Automatic Code Generation for SIMD Cellular Processor Arrays
This repository contains an implementation of an algorithm that can automatically generate code for Cellular Processor Arrays (CPAs) from a convolutional kernel representation. It is targeted towards the SCAMP family of devices
A Cellular Processor Array (CPA) is massively parallel image processing device that has minimal computing capabillities built into every pixel. This makes certain image processing tasks extremely fast and power efficient. The challenge is to program these devices. The algorithm in this repository can automatically generate code for convolutional filters.
Consider a Sobel edge detection filter:
┌ ┐ │ 1 0 -1 │ │ 2 0 -2 │ │ 1 0 -1 │ └ ┘
On a CPA smart code for this filter could look like this, considering that we want to filter image in register
A into register
A, and storing intermediate values in register
B = north(A) A = add(A, B) B = south(A) A = add(A, B) B = east(A) A = west(A) A = sub(A, B)
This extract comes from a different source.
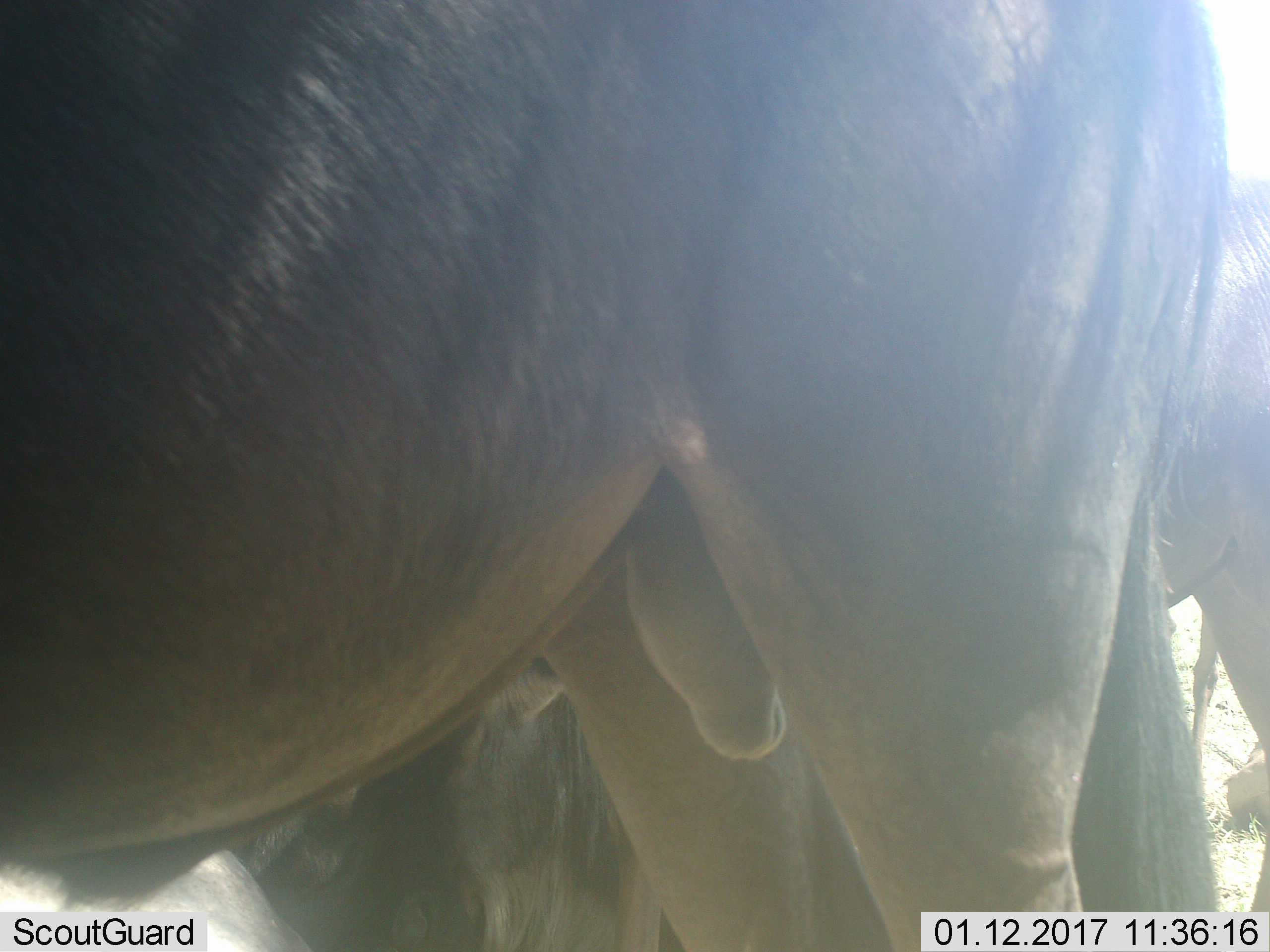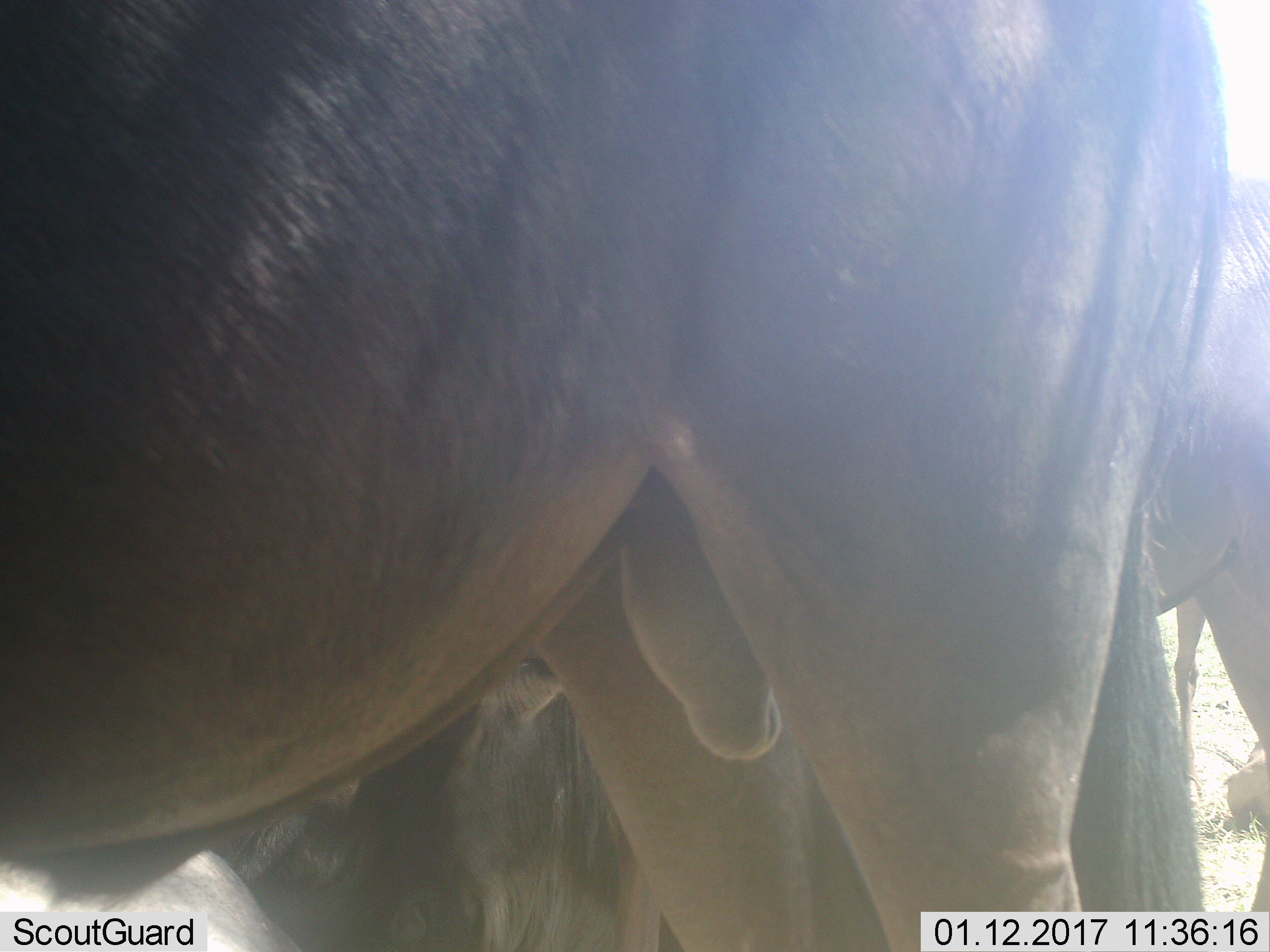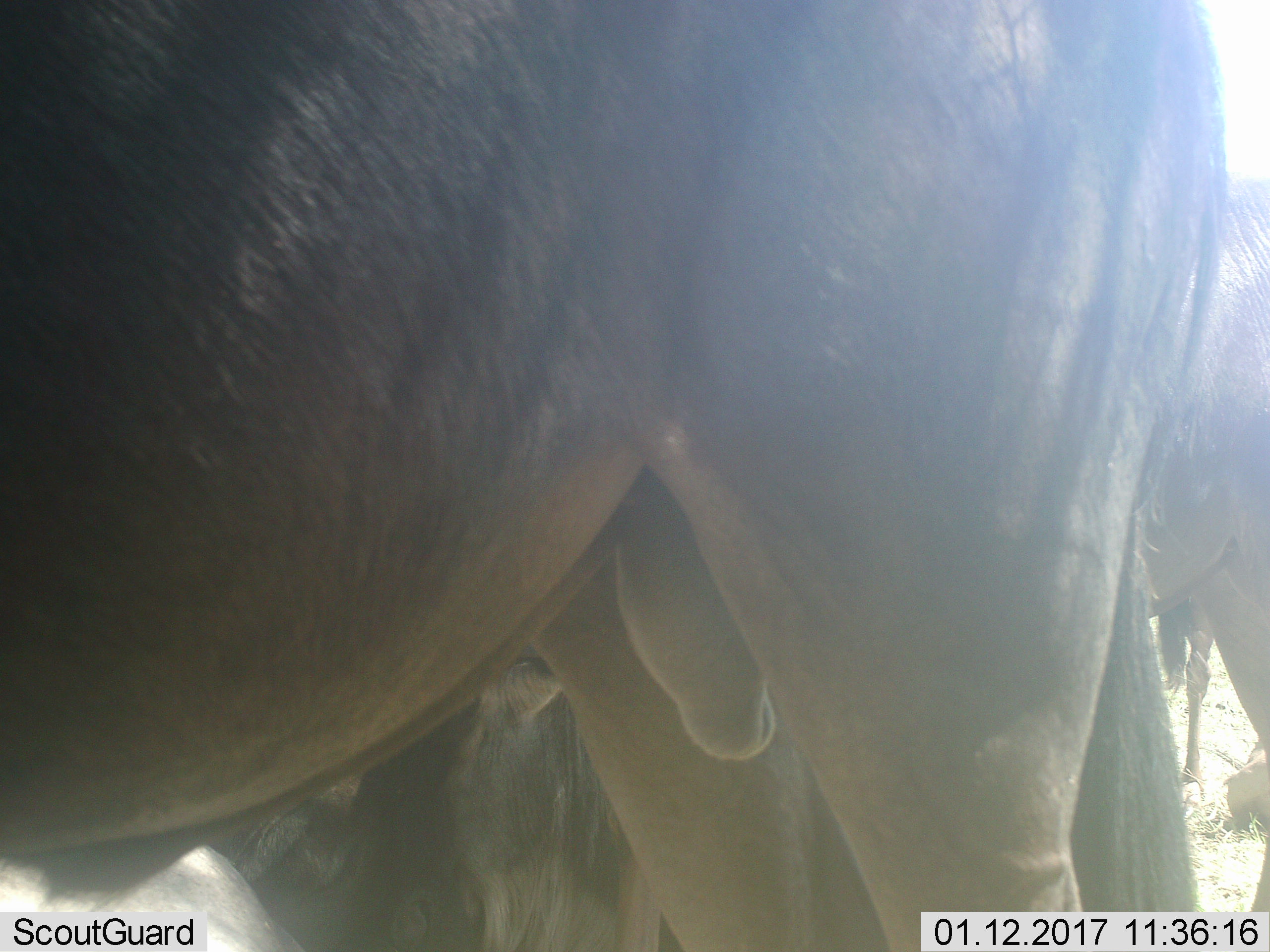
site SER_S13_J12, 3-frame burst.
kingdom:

Finding programs as short as possible for arbitrary filters is a non-trivial problem that this algorithm solves.
python3 generate_filter_demo.py to run a demo. You can edit the file to adjust parameters.
To incorporate the filter generator to your application (Python) you can also import the code generation function via
from scamp_filter import generate
- start_reg : String - The register [A-F] the image to be filtered is stored
- target_reg : String - The register [A-F] the result image should be stored
- available_regs : List - A list of available registers to store intermediate results. All values in these registers will potentially get overridden
- verbose : Integer - Verbosity level. 0: silent, 9: most textually verbose, 10: plot graphs
- out_format : ["APRON" | "CSIM"] - The code format the resulting code should be written in. APRON is a format understood by older SCAMP hardware and the APRON simulator. CSIM is a C format understood by the cpa-sim simulator. Note that the CSIM format comments out all of the data-moving instructions and introduces
_transforminstructions for the simulator. This is an effort to speed up simulation. To run on real hardware, one would have to remove the
_transforminstructions and uncomment the individual data movement instructions.
- approx_depth : Integer - the
2^(-D)approximation depth of the filter generation. The chip approximates all scalar values as additions/subtractions of
2^kscalings of the value. The higher the approximation depth, the better the approximation, but the more complex the program
- pair_props : PairGenProps object - An object containing the more technical settings to tune the search algorithm.
A reasonable guideline for a speedy result would be something like:
pair_props = PairGenProps( sort_distinct_pos=True, short_distance_first=True, low_scale_first=True, exhaustive=False, line=True, generate_all=True, max_sets=True, randomize=False )
The algorithm is based on a recursion that splits a set into subsets in every step. As the number of possible subsets define the branching factor, it is important to explore the more promising parts of the tree first to speed things up. The parameters here guide the heuristics of the split-pair generating algorithm.
sort_distinct_pos [True]- Explore pairs first that have an effect on as many distinct locations as possible in the filter.
short_distance_first [True]- Explore pairs first that exhibit short transformation distances
low_scale_first [True]- Explore pairs with lower transformation scale first
exhaustive [False]- Explore all possible split-pairs
generate_all [True]- Generate all not-excluded pairs first and apply the sorting metrincs afterwards, rather than generating the pairs as-needed.
max_sets [True]- Only consider sets of the maximum possible size for a given transformation
randomize [False]- Randomize the ordering of the sets
Some of these parameter combinations have undefined behaviour. For example, sorting and randomizing at the same time. Some settings may loose their effect when other settings are set.